MATERIAL FOR THIS TASK:
=-=-=
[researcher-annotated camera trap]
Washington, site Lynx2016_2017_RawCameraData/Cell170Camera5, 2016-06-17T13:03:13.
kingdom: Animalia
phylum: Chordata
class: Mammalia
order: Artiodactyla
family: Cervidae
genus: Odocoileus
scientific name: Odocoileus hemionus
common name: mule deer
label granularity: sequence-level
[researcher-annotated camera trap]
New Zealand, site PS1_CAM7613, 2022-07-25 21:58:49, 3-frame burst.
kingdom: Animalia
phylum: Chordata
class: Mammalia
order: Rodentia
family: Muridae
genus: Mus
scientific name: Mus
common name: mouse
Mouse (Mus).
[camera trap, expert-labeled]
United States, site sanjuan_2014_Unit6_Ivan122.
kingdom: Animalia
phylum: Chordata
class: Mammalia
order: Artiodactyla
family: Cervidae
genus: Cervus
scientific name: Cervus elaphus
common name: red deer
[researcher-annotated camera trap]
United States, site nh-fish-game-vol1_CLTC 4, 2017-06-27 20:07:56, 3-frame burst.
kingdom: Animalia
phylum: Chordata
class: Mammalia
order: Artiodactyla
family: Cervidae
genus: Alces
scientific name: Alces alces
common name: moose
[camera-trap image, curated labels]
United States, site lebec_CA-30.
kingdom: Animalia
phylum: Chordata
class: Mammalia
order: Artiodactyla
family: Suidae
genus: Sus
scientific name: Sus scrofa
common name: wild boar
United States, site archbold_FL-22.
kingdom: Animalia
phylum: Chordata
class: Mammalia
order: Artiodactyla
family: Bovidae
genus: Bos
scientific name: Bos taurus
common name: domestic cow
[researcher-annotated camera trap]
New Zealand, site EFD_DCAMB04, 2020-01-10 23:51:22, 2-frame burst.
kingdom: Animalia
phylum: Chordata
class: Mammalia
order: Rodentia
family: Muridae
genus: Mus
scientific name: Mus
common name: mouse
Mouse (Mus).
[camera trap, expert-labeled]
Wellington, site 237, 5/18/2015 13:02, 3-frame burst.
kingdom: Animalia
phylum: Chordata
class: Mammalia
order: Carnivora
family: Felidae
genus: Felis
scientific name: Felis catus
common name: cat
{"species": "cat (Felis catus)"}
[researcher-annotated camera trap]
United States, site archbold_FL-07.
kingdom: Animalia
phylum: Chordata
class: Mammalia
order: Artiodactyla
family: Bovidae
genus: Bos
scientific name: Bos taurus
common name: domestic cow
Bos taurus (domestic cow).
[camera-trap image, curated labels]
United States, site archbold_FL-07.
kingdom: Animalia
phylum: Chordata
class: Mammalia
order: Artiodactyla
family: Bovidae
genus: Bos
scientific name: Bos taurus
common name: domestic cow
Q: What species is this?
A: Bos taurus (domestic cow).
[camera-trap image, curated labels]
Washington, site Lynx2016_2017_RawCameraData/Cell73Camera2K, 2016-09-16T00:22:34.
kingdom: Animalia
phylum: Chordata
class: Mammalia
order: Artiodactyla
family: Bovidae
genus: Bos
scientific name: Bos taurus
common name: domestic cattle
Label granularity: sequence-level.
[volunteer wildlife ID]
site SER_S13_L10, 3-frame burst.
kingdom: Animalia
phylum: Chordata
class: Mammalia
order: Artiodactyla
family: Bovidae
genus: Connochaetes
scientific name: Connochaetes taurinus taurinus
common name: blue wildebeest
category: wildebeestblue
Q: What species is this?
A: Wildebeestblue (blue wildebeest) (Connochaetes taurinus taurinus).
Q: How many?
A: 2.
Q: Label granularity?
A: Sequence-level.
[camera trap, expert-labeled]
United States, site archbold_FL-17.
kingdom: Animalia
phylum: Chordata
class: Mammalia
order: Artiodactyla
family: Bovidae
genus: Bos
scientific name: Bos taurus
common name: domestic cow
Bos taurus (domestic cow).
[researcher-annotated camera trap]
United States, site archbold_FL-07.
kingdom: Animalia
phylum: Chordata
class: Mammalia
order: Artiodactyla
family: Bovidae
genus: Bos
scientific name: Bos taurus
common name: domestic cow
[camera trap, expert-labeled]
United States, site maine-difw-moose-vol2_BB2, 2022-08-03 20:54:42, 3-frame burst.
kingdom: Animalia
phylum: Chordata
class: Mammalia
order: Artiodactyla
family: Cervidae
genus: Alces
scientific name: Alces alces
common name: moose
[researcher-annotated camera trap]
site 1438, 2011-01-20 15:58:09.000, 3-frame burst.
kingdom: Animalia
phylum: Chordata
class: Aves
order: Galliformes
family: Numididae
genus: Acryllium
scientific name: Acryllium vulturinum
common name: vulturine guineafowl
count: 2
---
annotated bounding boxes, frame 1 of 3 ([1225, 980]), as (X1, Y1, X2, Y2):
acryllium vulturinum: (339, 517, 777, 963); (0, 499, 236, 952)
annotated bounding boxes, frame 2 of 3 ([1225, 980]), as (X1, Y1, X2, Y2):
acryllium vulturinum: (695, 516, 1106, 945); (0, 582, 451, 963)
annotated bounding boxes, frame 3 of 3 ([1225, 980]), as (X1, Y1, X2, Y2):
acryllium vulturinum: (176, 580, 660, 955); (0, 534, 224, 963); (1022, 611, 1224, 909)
=-=-=
PROBLEM TO WORK ON: Write out every record verbatim.

RESULT FOR THIS TASK:
[researcher-annotated camera trap]
Washington, site Lynx2016_2017_RawCameraData/Cell170Camera5, 2016-06-17T13:03:13.
kingdom: Animalia
phylum: Chordata
class: Mammalia
order: Artiodactyla
family: Cervidae
genus: Odocoileus
scientific name: Odocoileus hemionus
common name: mule deer
label granularity: sequence-level
[researcher-annotated camera trap]
New Zealand, site PS1_CAM7613, 2022-07-25 21:58:49, 3-frame burst.
kingdom: Animalia
phylum: Chordata
class: Mammalia
order: Rodentia
family: Muridae
genus: Mus
scientific name: Mus
common name: mouse
Mouse (Mus).
[camera trap, expert-labeled]
United States, site sanjuan_2014_Unit6_Ivan122.
kingdom: Animalia
phylum: Chordata
class: Mammalia
order: Artiodactyla
family: Cervidae
genus: Cervus
scientific name: Cervus elaphus
common name: red deer
[researcher-annotated camera trap]
United States, site nh-fish-game-vol1_CLTC 4, 2017-06-27 20:07:56, 3-frame burst.
kingdom: Animalia
phylum: Chordata
class: Mammalia
order: Artiodactyla
family: Cervidae
genus: Alces
scientific name: Alces alces
common name: moose
[camera-trap image, curated labels]
United States, site lebec_CA-30.
kingdom: Animalia
phylum: Chordata
class: Mammalia
order: Artiodactyla
family: Suidae
genus: Sus
scientific name: Sus scrofa
common name: wild boar
United States, site archbold_FL-22.
kingdom: Animalia
phylum: Chordata
class: Mammalia
order: Artiodactyla
family: Bovidae
genus: Bos
scientific name: Bos taurus
common name: domestic cow
[researcher-annotated camera trap]
New Zealand, site EFD_DCAMB04, 2020-01-10 23:51:22, 2-frame burst.
kingdom: Animalia
phylum: Chordata
class: Mammalia
order: Rodentia
family: Muridae
genus: Mus
scientific name: Mus
common name: mouse
Mouse (Mus).
[camera trap, expert-labeled]
Wellington, site 237, 5/18/2015 13:02, 3-frame burst.
kingdom: Animalia
phylum: Chordata
class: Mammalia
order: Carnivora
family: Felidae
genus: Felis
scientific name: Felis catus
common name: cat
{"species": "cat (Felis catus)"}
[researcher-annotated camera trap]
United States, site archbold_FL-07.
kingdom: Animalia
phylum: Chordata
class: Mammalia
order: Artiodactyla
family: Bovidae
genus: Bos
scientific name: Bos taurus
common name: domestic cow
Bos taurus (domestic cow).
[camera-trap image, curated labels]
United States, site archbold_FL-07.
kingdom: Animalia
phylum: Chordata
class: Mammalia
order: Artiodactyla
family: Bovidae
genus: Bos
scientific name: Bos taurus
common name: domestic cow
Q: What species is this?
A: Bos taurus (domestic cow).
[camera-trap image, curated labels]
Washington, site Lynx2016_2017_RawCameraData/Cell73Camera2K, 2016-09-16T00:22:34.
kingdom: Animalia
phylum: Chordata
class: Mammalia
order: Artiodactyla
family: Bovidae
genus: Bos
scientific name: Bos taurus
common name: domestic cattle
Label granularity: sequence-level.
[volunteer wildlife ID]
site SER_S13_L10, 3-frame burst.
kingdom: Animalia
phylum: Chordata
class: Mammalia
order: Artiodactyla
family: Bovidae
genus: Connochaetes
scientific name: Connochaetes taurinus taurinus
common name: blue wildebeest
category: wildebeestblue
Q: What species is this?
A: Wildebeestblue (blue wildebeest) (Connochaetes taurinus taurinus).
Q: How many?
A: 2.
Q: Label granularity?
A: Sequence-level.
[camera trap, expert-labeled]
United States, site archbold_FL-17.
kingdom: Animalia
phylum: Chordata
class: Mammalia
order: Artiodactyla
family: Bovidae
genus: Bos
scientific name: Bos taurus
common name: domestic cow
Bos taurus (domestic cow).
[researcher-annotated camera trap]
United States, site archbold_FL-07.
kingdom: Animalia
phylum: Chordata
class: Mammalia
order: Artiodactyla
family: Bovidae
genus: Bos
scientific name: Bos taurus
common name: domestic cow
[camera trap, expert-labeled]
United States, site maine-difw-moose-vol2_BB2, 2022-08-03 20:54:42, 3-frame burst.
kingdom: Animalia
phylum: Chordata
class: Mammalia
order: Artiodactyla
family: Cervidae
genus: Alces
scientific name: Alces alces
common name: moose
[researcher-annotated camera trap]
site 1438, 2011-01-20 15:58:09.000, 3-frame burst.
kingdom: Animalia
phylum: Chordata
class: Aves
order: Galliformes
family: Numididae
genus: Acryllium
scientific name: Acryllium vulturinum
common name: vulturine guineafowl
count: 2
---
annotated bounding boxes, frame 1 of 3 ([1225, 980]), as (X1, Y1, X2, Y2):
acryllium vulturinum: (339, 517, 777, 963); (0, 499, 236, 952)
annotated bounding boxes, frame 2 of 3 ([1225, 980]), as (X1, Y1, X2, Y2):
acryllium vulturinum: (695, 516, 1106, 945); (0, 582, 451, 963)
annotated bounding boxes, frame 3 of 3 ([1225, 980]), as (X1, Y1, X2, Y2):
acryllium vulturinum: (176, 580, 660, 955); (0, 534, 224, 963); (1022, 611, 1224, 909)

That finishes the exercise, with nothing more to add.